____ Records for this task

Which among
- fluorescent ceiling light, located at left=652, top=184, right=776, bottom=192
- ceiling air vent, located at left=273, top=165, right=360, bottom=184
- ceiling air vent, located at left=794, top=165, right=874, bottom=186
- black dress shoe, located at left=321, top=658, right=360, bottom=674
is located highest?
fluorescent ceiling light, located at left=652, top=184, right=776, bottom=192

________

Rewrite the records with each "ceiling air vent" replaced by "ceiling exhaust fan", keeping everything else unchanged.

Which among
- fluorescent ceiling light, located at left=652, top=184, right=776, bottom=192
- ceiling exhaust fan, located at left=273, top=165, right=360, bottom=184
- ceiling exhaust fan, located at left=794, top=165, right=874, bottom=186
- black dress shoe, located at left=321, top=658, right=360, bottom=674
is located highest?
fluorescent ceiling light, located at left=652, top=184, right=776, bottom=192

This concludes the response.